◆ Challenge 1:
In the listing, take the part that opens with the line containing "In the pictured" and closes with the line containing "Answer: wildflower at". Write it out again with "arrange" replaced by "sort" and nothing else changed.

[Begin Selected text]

Re: Allow ERROR from heap_prepare_freeze_tuple to be downgraded to WARNING

From: Robert Haas <robertmhaas(at)gmail(dot)com>
To: Andres Freund <andres(at)anarazel(dot)de>
Cc: Dilip Kumar <dilipbalaut(at)gmail(dot)com>, pgsql-hackers <pgsql-hackers(at)postgresql(dot)org>
Subject: Re: Allow ERROR from heap_prepare_freeze_tuple to be downgraded to WARNING
Date: 2020-08-03 14:20:15
Message-ID: CA+TgmoY8LAyGhZgg9=mhQT_3o+sOROEEQTdoNxmr3-t3dUfqTA@mail.gmail.com
Views: Raw Message | Whole Thread | Download mbox | Resend email
Thread:
Lists: pgsql-hackers

On Mon, Jul 20, 2020 at 4:30 PM Andres Freund <andres(at)anarazel(dot)de> wrote:
> I'm extremely doubtful this is a good idea. In all likelihood this will
> just exascerbate corruption.

[End Selected text]
[Begin The input]

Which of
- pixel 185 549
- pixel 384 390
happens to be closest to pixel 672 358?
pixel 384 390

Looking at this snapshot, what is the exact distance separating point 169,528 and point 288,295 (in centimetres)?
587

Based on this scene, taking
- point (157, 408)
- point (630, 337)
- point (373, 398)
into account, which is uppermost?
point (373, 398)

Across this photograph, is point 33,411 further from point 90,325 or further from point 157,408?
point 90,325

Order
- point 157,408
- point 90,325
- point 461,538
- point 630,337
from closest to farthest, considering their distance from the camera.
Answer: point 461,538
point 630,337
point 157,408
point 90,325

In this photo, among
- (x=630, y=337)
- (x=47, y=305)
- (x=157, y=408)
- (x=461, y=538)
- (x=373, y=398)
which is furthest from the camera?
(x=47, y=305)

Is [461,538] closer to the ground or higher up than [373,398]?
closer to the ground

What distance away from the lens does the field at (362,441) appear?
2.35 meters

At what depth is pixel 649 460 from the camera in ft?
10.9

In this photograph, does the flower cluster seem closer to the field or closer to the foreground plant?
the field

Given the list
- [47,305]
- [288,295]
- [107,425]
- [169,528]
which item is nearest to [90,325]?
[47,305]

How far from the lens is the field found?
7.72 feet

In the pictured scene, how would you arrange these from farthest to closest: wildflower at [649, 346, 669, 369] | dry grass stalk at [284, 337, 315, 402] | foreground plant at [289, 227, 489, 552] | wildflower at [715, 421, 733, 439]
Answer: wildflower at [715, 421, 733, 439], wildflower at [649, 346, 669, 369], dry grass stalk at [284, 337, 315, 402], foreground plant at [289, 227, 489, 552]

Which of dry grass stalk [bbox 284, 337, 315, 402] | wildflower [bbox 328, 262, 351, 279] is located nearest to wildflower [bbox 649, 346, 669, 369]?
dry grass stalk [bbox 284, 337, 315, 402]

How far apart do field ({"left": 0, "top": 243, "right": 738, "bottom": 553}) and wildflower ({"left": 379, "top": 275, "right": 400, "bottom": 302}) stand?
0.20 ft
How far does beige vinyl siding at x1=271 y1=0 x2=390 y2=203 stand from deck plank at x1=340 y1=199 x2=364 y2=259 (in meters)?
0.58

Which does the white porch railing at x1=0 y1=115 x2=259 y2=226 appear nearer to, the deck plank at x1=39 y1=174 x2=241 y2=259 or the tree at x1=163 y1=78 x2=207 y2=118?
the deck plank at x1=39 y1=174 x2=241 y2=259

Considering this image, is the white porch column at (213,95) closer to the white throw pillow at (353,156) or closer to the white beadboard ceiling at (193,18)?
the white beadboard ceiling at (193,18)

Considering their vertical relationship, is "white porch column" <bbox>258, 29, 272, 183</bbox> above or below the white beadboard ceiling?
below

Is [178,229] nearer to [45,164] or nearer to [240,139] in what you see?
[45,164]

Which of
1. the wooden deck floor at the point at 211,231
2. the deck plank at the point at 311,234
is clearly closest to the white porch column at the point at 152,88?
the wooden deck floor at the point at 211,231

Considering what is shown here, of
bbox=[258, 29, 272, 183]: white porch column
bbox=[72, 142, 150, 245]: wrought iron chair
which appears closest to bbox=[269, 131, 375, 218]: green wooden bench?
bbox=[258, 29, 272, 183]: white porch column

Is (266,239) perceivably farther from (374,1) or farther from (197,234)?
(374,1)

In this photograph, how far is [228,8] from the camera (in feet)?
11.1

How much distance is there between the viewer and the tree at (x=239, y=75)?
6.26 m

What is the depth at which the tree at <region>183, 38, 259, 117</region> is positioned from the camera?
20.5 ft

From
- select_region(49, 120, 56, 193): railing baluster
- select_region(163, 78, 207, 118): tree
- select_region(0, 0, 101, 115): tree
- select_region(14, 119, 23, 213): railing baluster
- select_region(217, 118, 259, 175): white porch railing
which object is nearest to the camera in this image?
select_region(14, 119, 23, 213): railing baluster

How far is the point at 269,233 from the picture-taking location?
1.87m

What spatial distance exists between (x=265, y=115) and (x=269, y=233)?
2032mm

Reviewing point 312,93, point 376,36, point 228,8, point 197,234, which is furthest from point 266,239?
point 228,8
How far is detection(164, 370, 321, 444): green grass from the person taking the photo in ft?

[End The input]

◆ Challenge 2:
Copy the part of the mailing-list reply that opens with the words containing "From: Robert Haas" and closes with "just exascerbate corruption.", without altering anything.

◆ Complete output 1:
In the pictured scene, how would you sort these from farthest to closest: wildflower at [649, 346, 669, 369] | dry grass stalk at [284, 337, 315, 402] | foreground plant at [289, 227, 489, 552] | wildflower at [715, 421, 733, 439]
Answer: wildflower at [715, 421, 733, 439], wildflower at [649, 346, 669, 369], dry grass stalk at [284, 337, 315, 402], foreground plant at [289, 227, 489, 552]

◆ Complete output 2:
From: Robert Haas <robertmhaas(at)gmail(dot)com>
To: Andres Freund <andres(at)anarazel(dot)de>
Cc: Dilip Kumar <dilipbalaut(at)gmail(dot)com>, pgsql-hackers <pgsql-hackers(at)postgresql(dot)org>
Subject: Re: Allow ERROR from heap_prepare_freeze_tuple to be downgraded to WARNING
Date: 2020-08-03 14:20:15
Message-ID: CA+TgmoY8LAyGhZgg9=mhQT_3o+sOROEEQTdoNxmr3-t3dUfqTA@mail.gmail.com
Views: Raw Message | Whole Thread | Download mbox | Resend email
Thread:
Lists: pgsql-hackers

On Mon, Jul 20, 2020 at 4:30 PM Andres Freund <andres(at)anarazel(dot)de> wrote:
> I'm extremely doubtful this is a good idea. In all likelihood this will
> just exascerbate corruption.